This paper describes the design of Chord, one of the earlier and most popular academic DHT systems (according to one measure, the Chord paper is the most-cited CS paper from 2001, along with a raft of other DHT papers). Chord’s design focuses on simplicity and offering provable performance and correctness properties. Chord provides a single service: given a key, it returns the address of the node storing the key. Other practical issues, like replication, caching, naming, and cryptographic authentication should be provided by an application level that runs on top of Chord.
In Chord, nodes and keys are arranged in a circle (the “identifier circle“). Each node maintains the address of the successor of that node; maintaining the correctness of these successor pointers is the critical correctness property of the protocol. Each key k is owned by the first node whose identifier (e.g. hash of IP address) follows k in the identifier circle. Therefore, keys can be located by simple sequential search; the search terminates when it reaches the node that ought to own the key.
To improve search performance, Chord also maintains a finger table. The finger table is essentially a skip list: if there are N nodes in the DHT, each finger table has O(log N) entries, holding the address of a node 1/2, 1/4, 1/8, … of the way “forward” from the current node in the identifier circle. This essentially allows the search procedure to perform a binary search of the identifier circle, to quickly approach the “neighorhood” of the target key. Note that this means that each node maintains more information about its local neighborhood than about distant nodes, which makes sense.
Joining A Chord Group
To join a Chord group, a joining node begins by computing its predecessor and finger tables. It then joins the group by notifying its successor node, which includes the new node as its predecessor. Each node runs a “stabilization” protocol to maintain the correctness of the successor pointers: each node n periodically asks whether the predecessor of its successor node is n; if not, a new node has joined the group, so n sets its successor to the new intermediate node, and notifies that node to make n the node’s predecessor. Once the successor pointers are updated, the new node has joined the Chord group, and can be accessed by subsequent lookup queries. In the background, keys that are now owned by n will be transferred from n‘s successor, and finger tables will be updated lazily: updating fingers promptly is not actually important for good performance, because fingers are used only to quickly reach the right “neighborhood.”
Handling Node Failure
If a node fails, the data on the node may be lost. This is not Chord’s concern, because it delegates responsibility for replication to the application. Instead, Chord must ensure that the Chord ring is not “broken”: lookup queries can continue, despite the fact that the predecessor of the failed node has an invalid successor node.

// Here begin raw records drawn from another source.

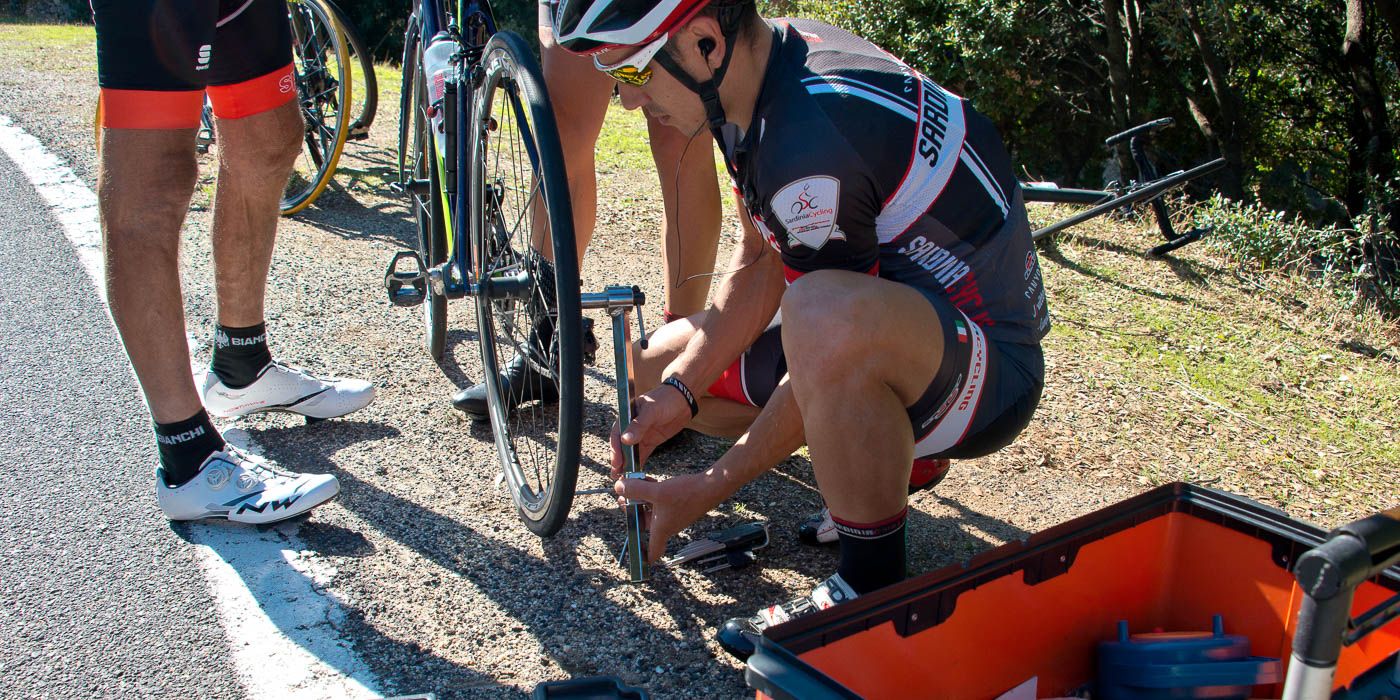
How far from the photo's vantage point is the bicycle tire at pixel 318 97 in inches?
209

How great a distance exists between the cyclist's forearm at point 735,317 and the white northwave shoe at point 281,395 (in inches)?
44.2

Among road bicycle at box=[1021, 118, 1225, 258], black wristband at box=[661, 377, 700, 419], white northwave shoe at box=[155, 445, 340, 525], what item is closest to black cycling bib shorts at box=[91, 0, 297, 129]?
white northwave shoe at box=[155, 445, 340, 525]

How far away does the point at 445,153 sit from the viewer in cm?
304

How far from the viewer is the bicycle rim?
342 centimetres

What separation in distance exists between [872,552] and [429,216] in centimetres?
203

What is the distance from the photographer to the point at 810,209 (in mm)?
2121

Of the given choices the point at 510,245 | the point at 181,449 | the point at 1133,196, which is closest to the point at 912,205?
the point at 510,245

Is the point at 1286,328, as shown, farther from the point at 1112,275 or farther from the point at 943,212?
the point at 943,212

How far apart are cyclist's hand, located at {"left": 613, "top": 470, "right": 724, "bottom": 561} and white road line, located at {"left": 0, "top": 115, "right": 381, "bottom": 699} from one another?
2.11 feet

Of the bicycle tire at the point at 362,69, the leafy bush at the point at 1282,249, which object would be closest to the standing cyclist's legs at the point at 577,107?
the bicycle tire at the point at 362,69

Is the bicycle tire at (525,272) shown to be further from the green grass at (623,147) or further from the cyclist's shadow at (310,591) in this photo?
the green grass at (623,147)

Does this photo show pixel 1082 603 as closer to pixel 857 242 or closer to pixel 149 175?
pixel 857 242

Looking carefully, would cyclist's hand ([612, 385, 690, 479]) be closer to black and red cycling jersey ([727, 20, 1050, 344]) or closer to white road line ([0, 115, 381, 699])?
black and red cycling jersey ([727, 20, 1050, 344])

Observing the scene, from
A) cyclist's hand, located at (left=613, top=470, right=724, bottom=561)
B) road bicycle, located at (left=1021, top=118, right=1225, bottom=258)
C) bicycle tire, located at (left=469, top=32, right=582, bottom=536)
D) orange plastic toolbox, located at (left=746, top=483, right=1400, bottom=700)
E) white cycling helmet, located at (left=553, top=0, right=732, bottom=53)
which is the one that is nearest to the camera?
orange plastic toolbox, located at (left=746, top=483, right=1400, bottom=700)
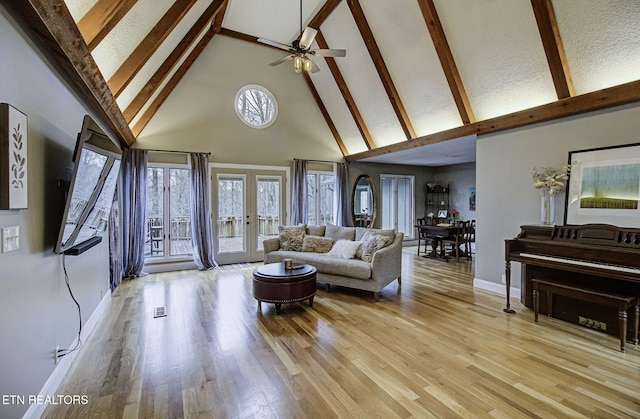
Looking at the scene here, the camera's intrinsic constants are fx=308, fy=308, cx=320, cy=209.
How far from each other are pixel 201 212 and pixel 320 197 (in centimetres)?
297

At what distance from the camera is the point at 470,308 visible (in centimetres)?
398

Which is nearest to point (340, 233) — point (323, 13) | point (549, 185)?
point (549, 185)

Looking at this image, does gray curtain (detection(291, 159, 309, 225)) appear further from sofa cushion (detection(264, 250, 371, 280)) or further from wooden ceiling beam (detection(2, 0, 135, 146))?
wooden ceiling beam (detection(2, 0, 135, 146))

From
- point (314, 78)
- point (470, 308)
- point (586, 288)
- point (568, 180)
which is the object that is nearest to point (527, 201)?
point (568, 180)

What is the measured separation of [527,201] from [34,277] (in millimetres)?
5258

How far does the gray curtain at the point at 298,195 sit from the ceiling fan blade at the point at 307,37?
10.6 ft

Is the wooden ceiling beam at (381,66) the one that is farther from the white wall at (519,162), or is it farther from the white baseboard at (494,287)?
the white baseboard at (494,287)

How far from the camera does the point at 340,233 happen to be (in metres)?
5.50

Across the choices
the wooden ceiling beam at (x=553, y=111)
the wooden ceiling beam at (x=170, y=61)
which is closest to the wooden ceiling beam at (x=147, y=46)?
the wooden ceiling beam at (x=170, y=61)

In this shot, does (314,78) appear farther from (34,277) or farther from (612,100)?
(34,277)

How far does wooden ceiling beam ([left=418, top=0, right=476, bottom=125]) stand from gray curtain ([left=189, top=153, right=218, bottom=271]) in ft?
15.0

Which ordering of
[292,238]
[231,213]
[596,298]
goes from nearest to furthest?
[596,298] → [292,238] → [231,213]

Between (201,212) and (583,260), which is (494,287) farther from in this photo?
(201,212)

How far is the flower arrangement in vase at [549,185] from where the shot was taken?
3.75 meters
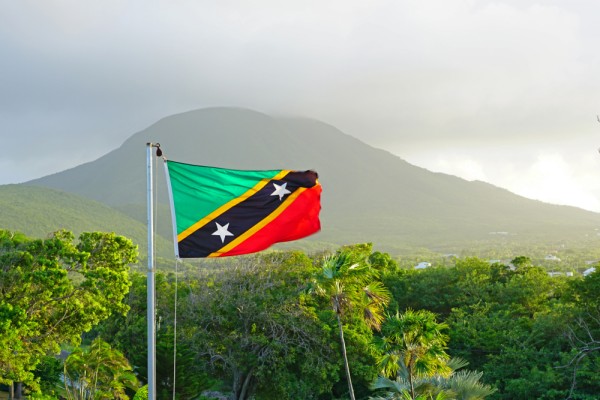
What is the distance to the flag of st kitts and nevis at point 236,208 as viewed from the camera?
11203mm

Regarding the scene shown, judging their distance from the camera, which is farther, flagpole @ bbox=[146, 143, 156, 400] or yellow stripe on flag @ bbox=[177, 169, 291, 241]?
yellow stripe on flag @ bbox=[177, 169, 291, 241]

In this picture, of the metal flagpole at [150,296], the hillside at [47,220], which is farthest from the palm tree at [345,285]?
the hillside at [47,220]

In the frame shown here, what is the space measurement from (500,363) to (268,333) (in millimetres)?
12426

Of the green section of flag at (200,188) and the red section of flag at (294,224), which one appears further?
the red section of flag at (294,224)

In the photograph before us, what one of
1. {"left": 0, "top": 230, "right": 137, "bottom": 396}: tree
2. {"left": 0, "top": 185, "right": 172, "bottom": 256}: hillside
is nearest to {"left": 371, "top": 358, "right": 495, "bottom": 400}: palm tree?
{"left": 0, "top": 230, "right": 137, "bottom": 396}: tree

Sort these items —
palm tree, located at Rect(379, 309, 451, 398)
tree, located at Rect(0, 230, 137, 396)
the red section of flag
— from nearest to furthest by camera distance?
1. the red section of flag
2. palm tree, located at Rect(379, 309, 451, 398)
3. tree, located at Rect(0, 230, 137, 396)

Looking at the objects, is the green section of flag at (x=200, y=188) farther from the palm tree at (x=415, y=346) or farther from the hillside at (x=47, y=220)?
the hillside at (x=47, y=220)

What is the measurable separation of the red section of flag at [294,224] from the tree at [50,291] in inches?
471

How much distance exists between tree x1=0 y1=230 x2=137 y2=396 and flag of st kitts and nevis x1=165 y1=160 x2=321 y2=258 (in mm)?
11731

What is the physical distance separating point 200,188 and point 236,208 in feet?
2.62

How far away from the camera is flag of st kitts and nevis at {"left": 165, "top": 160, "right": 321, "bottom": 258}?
11.2m

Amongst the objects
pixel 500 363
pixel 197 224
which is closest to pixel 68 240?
pixel 197 224

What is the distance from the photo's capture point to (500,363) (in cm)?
3372

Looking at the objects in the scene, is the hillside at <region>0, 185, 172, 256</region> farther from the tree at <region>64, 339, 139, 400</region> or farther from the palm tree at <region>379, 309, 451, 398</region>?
the palm tree at <region>379, 309, 451, 398</region>
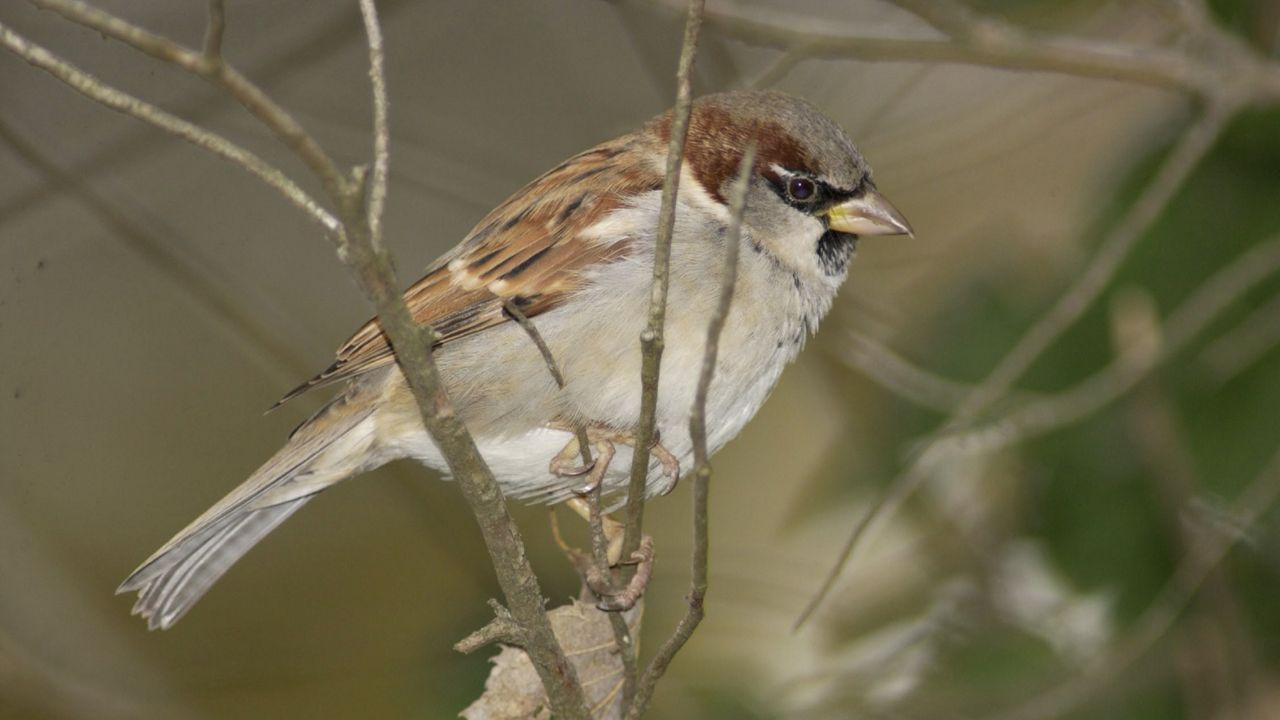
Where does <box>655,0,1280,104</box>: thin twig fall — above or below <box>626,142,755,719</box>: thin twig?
A: above

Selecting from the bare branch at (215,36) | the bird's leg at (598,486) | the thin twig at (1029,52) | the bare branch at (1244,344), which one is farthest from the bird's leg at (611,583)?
the bare branch at (1244,344)

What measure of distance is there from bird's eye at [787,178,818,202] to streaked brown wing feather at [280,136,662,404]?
30 centimetres

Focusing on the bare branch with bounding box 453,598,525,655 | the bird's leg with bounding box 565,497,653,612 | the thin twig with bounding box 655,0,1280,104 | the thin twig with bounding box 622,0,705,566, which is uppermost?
the thin twig with bounding box 655,0,1280,104

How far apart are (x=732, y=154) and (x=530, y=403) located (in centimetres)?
74

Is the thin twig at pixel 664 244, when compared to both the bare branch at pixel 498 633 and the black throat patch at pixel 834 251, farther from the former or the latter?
the black throat patch at pixel 834 251

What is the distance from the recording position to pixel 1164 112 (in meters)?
3.68

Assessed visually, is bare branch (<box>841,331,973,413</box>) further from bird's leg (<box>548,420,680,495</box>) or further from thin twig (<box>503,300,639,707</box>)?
thin twig (<box>503,300,639,707</box>)

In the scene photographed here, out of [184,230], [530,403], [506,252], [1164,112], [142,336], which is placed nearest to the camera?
[530,403]

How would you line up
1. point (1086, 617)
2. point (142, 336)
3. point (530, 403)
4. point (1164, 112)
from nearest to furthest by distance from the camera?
point (530, 403) < point (1086, 617) < point (1164, 112) < point (142, 336)

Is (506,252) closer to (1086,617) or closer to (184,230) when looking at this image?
(1086,617)

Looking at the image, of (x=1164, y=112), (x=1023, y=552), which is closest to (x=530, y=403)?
(x=1023, y=552)

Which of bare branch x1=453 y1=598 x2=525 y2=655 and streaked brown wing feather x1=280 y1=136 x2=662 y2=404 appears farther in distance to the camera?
streaked brown wing feather x1=280 y1=136 x2=662 y2=404

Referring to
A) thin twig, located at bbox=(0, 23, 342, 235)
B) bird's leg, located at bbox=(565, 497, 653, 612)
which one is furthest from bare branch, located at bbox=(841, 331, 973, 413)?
thin twig, located at bbox=(0, 23, 342, 235)

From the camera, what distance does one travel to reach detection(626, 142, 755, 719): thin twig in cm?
160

Chord achieves that by having each node maintain a list of successors, rather than a single one. If a node notices that its successor has failed, it simply tries the next node in the list. The paper argues that since the failure probabilities of elements of the successor list can be considered to be independent, using a sufficiently large successor list provides arbitrary protection against node failures. The stabilization protocol above is extended to apply to the entire list of successors, not just the first one.
Overall, this is a great paper, and it deserves its reputation as such. It also shows the benefit of combining good systems work with a top-flight theoretician (Karger).
Despite the paper’s formal tone, I was confused by their talk of “correctness”: they never actually define what their correctness criteria are. Their notion of “correctness” is apparently that the Chord ring remains live and can continue answering queries, even if the query answers are incorrect or undetected ring partitions occur. For example, they observe that when a join occurs and before stabilization finishes,
the nodes in the affected region [may] have incorrect successor pointers, or keys may not yet have migrated to newly joined nodes, and the lookup may fail. The higher-layer software using Chord will notice that the desired data was not found, and has the option of retrying the lookup after a pause.
That is quite disconcerting, and would be an impediment to using Chord-like systems as a backend for a reliable storage service. Importantly, many applications would like to distinguish between “lookup failed because of stabilization problems” and “lookup failed because the key was definitely not in the Chord ring.” As presented, the protocol does not appear to allow this distinction.
Another troubling aspect of the paper is the author’s attitude toward network partitions, which they regard as a “pathological case.” I thought this was surprising, because (short-lived) network partitions are not that rare. In fact, one of the explicit benefits of loose-consistency systems like DHTs is their ability to tolerate network partitions gracefully. They sketch a few ideas on how to detect and heal partitions, but don’t address this problem in any real depth.
The paper doesn’t talk about an obvious optimization: making “distance” in the Chord ring correlate with distance within the underlying physical network, to reduce communication costs. This is explored in depth by subsequent work.